▸ **What to produce**
From the line containing "Is the man in" through the last line of the data, return those lines exactly as written and nothing more.

▸ **Information supplied**
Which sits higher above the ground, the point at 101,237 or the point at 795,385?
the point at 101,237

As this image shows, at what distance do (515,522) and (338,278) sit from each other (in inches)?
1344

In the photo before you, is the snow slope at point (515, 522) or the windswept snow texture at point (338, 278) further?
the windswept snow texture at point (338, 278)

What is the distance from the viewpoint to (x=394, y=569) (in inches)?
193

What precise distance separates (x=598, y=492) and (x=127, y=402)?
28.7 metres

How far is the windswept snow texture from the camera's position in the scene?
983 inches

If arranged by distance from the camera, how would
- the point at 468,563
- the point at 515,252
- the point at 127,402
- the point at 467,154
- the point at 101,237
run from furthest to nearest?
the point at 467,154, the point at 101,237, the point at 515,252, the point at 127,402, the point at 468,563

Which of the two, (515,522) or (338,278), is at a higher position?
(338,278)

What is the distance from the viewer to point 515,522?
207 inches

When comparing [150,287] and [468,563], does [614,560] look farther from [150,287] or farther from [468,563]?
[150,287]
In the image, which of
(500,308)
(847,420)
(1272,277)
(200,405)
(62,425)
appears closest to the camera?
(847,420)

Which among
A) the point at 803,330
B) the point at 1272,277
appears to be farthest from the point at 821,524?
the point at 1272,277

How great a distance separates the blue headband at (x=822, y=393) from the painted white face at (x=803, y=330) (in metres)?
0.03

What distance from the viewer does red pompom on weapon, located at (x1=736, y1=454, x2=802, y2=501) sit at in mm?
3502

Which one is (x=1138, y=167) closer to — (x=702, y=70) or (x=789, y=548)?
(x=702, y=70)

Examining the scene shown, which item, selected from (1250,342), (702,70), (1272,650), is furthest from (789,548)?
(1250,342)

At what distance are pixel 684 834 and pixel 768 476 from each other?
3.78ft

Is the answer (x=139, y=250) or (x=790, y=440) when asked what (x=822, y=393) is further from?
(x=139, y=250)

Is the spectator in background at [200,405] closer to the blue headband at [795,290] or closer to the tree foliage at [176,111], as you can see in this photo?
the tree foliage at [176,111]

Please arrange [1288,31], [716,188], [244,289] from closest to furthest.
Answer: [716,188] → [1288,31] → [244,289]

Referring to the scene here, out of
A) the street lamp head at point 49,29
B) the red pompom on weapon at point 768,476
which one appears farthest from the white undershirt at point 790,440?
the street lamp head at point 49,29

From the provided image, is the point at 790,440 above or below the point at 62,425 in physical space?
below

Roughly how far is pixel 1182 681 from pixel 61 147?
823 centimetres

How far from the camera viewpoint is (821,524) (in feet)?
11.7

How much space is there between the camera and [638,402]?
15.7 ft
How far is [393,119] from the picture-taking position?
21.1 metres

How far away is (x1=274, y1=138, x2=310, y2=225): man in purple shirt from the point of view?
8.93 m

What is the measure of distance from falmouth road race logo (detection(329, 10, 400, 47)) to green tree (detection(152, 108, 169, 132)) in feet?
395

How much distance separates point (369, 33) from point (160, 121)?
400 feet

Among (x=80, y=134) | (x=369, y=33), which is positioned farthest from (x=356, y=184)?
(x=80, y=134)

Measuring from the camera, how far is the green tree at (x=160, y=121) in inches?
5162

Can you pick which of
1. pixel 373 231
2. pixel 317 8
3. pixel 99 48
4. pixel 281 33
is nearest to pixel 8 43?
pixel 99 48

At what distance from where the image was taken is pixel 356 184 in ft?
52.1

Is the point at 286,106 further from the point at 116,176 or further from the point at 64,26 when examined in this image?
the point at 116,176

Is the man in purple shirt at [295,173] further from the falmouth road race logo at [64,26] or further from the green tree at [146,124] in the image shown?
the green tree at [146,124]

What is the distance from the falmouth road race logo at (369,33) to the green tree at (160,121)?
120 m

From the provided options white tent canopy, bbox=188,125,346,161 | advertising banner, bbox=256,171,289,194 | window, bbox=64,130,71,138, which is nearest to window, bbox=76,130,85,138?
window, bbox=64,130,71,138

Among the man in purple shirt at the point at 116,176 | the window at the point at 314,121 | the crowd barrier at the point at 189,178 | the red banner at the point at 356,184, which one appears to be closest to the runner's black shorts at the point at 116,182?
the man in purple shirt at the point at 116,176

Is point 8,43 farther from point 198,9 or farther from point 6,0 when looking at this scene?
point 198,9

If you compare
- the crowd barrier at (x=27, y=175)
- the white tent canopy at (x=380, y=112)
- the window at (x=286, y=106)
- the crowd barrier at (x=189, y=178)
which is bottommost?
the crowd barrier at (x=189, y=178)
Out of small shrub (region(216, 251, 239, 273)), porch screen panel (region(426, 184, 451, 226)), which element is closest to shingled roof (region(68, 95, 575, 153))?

▸ **Written response**
Is the man in purple shirt at [295,173] further from the falmouth road race logo at [64,26] or further from the green tree at [146,124] in the image shown?
the green tree at [146,124]

What is the distance from the falmouth road race logo at (369,33) to the green tree at (160,121)?
120 m

From the provided options white tent canopy, bbox=188,125,346,161 | advertising banner, bbox=256,171,289,194 | window, bbox=64,130,71,138, which is nearest to window, bbox=76,130,85,138?
window, bbox=64,130,71,138

Among the man in purple shirt at the point at 116,176 | the window at the point at 314,121 | the crowd barrier at the point at 189,178 | the red banner at the point at 356,184, which one appears to be closest to the runner's black shorts at the point at 116,182?
the man in purple shirt at the point at 116,176

Is point 8,43 farther from point 198,9 or farther from point 6,0 when looking at this scene?
point 198,9

If you compare
- the crowd barrier at (x=27, y=175)
- the white tent canopy at (x=380, y=112)
- the window at (x=286, y=106)
- the crowd barrier at (x=189, y=178)
which is bottommost?
the crowd barrier at (x=189, y=178)
Out of small shrub (region(216, 251, 239, 273)), porch screen panel (region(426, 184, 451, 226)), which element is closest to shingled roof (region(68, 95, 575, 153))?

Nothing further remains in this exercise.